The little changes, the ones that creep up slowly on you, are so fun when you finally notice that they’ve been taking place. A house slowly taking shape, over 4 months after watching 2 men working with the most basic tools and materials imaginable. It has a roof now! The puppy Cory used to be able to sit on my shoulder and now he’s enormous and still growing. Mi español tambien!

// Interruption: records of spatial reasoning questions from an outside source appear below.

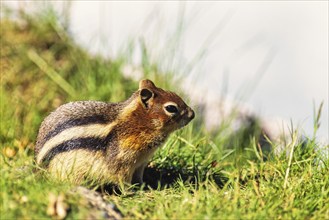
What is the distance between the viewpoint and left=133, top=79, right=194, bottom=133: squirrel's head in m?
7.01

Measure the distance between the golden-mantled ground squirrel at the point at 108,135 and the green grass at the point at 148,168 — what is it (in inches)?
10.5

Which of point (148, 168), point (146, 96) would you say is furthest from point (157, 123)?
point (148, 168)

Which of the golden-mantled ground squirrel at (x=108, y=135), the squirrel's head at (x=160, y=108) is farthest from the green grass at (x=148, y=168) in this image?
the squirrel's head at (x=160, y=108)

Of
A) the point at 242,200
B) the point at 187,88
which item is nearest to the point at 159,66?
the point at 187,88

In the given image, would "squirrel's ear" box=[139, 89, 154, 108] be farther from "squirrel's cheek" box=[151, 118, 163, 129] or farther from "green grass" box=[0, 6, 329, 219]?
"green grass" box=[0, 6, 329, 219]

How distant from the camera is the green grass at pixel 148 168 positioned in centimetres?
555

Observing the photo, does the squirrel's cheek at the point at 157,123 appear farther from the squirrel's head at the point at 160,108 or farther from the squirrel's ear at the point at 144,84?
the squirrel's ear at the point at 144,84

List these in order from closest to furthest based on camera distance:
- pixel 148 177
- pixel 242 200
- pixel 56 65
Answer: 1. pixel 242 200
2. pixel 148 177
3. pixel 56 65

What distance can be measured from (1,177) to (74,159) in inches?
36.9

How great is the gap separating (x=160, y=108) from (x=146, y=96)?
18cm

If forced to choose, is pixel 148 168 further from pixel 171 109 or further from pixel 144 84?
pixel 144 84

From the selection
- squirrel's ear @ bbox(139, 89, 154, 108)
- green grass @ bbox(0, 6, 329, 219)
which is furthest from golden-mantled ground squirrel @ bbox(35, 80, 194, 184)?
green grass @ bbox(0, 6, 329, 219)

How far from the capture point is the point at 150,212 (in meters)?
5.72

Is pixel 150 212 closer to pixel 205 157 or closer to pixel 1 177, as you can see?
pixel 1 177
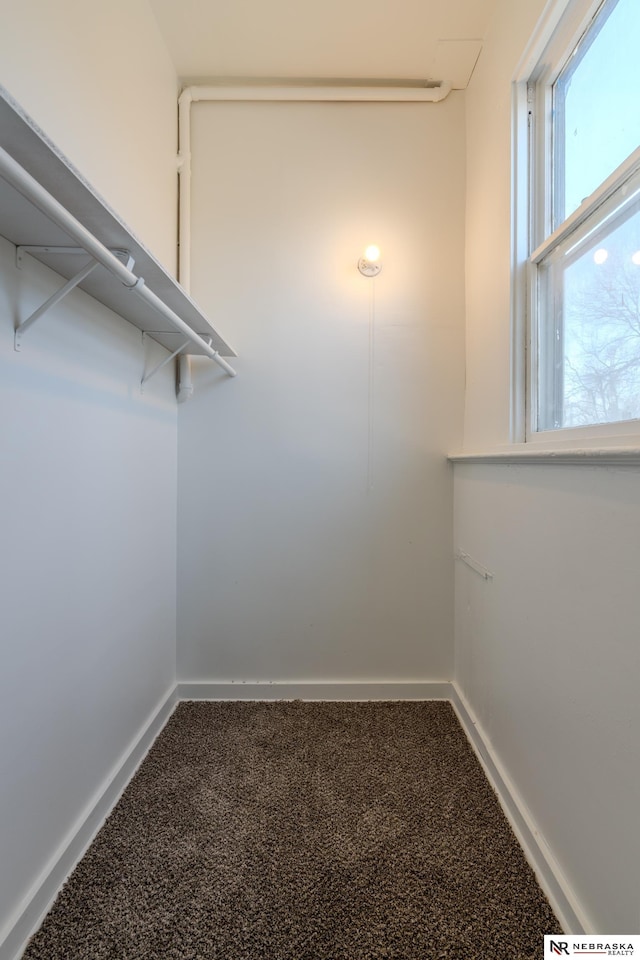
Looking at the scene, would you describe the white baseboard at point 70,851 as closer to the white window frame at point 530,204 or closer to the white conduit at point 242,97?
the white conduit at point 242,97

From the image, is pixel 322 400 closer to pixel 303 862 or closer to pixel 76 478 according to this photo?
pixel 76 478

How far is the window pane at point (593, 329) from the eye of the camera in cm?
91

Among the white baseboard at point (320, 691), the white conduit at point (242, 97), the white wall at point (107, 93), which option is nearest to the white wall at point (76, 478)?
the white wall at point (107, 93)

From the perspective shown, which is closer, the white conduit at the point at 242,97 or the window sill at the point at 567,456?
the window sill at the point at 567,456

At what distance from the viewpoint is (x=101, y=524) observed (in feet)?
4.04

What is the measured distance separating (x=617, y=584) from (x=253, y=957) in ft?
3.59

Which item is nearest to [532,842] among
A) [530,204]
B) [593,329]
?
[593,329]

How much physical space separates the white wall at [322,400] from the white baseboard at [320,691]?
0.04 m

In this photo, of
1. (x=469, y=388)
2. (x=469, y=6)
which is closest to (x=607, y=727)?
(x=469, y=388)

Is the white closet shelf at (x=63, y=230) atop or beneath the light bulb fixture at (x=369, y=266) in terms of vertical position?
beneath

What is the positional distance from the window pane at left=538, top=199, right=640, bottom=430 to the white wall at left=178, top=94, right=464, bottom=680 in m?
0.58

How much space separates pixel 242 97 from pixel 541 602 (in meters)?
2.27

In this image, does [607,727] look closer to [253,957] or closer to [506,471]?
[506,471]

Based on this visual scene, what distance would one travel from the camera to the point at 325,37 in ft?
5.25
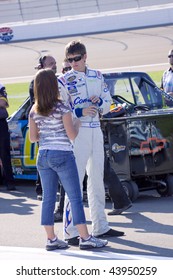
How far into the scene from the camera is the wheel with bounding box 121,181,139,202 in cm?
961

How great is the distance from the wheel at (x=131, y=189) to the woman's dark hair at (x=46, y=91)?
112 inches

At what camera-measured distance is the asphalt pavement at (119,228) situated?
720 cm

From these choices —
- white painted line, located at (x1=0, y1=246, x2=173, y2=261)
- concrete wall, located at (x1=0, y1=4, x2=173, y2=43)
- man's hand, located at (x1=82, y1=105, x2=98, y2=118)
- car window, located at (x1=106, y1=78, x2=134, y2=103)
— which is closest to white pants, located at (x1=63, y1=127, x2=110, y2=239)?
man's hand, located at (x1=82, y1=105, x2=98, y2=118)

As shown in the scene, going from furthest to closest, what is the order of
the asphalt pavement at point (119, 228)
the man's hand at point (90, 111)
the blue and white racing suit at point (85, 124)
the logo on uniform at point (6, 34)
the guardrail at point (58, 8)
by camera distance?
the guardrail at point (58, 8)
the logo on uniform at point (6, 34)
the blue and white racing suit at point (85, 124)
the man's hand at point (90, 111)
the asphalt pavement at point (119, 228)

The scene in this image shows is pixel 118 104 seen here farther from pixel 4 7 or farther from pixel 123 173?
pixel 4 7

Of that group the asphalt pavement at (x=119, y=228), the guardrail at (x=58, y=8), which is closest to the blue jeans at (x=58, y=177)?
the asphalt pavement at (x=119, y=228)

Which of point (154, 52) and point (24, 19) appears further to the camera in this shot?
point (24, 19)

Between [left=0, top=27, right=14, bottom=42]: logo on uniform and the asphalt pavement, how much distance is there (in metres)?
35.4

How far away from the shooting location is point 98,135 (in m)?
7.65

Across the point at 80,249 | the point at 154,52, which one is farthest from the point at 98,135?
the point at 154,52

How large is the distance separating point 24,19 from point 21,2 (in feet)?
6.62

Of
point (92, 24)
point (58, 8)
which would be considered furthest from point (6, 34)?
point (58, 8)

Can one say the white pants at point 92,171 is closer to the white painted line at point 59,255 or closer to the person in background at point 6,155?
the white painted line at point 59,255

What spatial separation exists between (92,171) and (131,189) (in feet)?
6.49
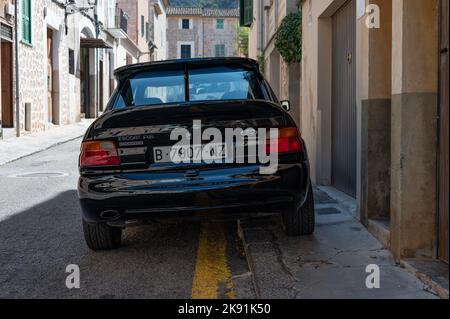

Last weekend, I was offered a free seat on the nice bus from Guayaquil to Manglaralto. I had been chatting with the drivers while waiting for my much smellier, hotter, slower, but cheaper bus to arrive. They let me sit on the little fold out seat in the front when the “co-pilot” usually sits, and in return I was expected to entertain with my gripping conversation for the 3 hour trip. They were bored after driving back and forth all day and appreciated someone with funny accent to break up monotony of the day. For a free ride in air-conditioning, I was happy to oblige. This is when I finally realized how much my Spanish had improved. About 2 hours in, while eating some ice-cream (a gift from the bus drivers) I realized that my Spanish was finally good enough to let my personality show through. I wasn’t just communicated information, I was making jokes, I was being sarcastic, I was having a real conversation. This of course had been going on for a while now, but I had only just realized the gradual shift.
Some other changes are big. After living and working in Guayaquil for 2 months, I have let the currents pull me back to the coast once again, and now I’m living in Libertad. The ocean view from malecón sparkles at night with what seems like hundreds of fishing boats with twinkling lights on the horizon. The city is just big enough to have places to explore, and just grungy enough to be interesting. Melissa, Sarah, and I have managed to find a job teaching together at the same school, and we have *gasp* an interactive whiteboard! This is amazing after working at a school where I was lucky if I could get photocopies and I didn’t even have a tape deck to use for listening exercises.
There have been some sad changes too. Sarah, a partner in crime for 4 months of this Ecuadorean adventure, is returning to Texas, and this has spurred a period of melancholy and self-reflection where I considered the reasons that I am here, and what I hope to gain from this experience. Was the itch that compelled me to leave everyone and everything I know and set out alone into the unknown a passing whim, or something that I committed to? And if I am committed to it, for what reasons and are they the right ones? After several days, I feel reaffirmed in my conviction to see this out. I’m not just here for the sake of a change of scenery, but because I have come to believe that the only way that I can be truly happy is for life to always feel like an adventure. And all the crazy and interesting people I’ve met along the way have only confirmed this for me. I don’t want to ever look back on my life and think that I didn’t try something that I wanted to out of fear of the unfamiliar, or insecurity in my ability to do what I set my mind to. Yes, there are things I could be doing in New York, but I have a home, food in my stomach, amazing friends, a job that makes me feel like I’m making a difference in peoples lives, and everyday is filled with anticipation and excitement.
Original published May 6, 2011, on tumblr as “Cambios”.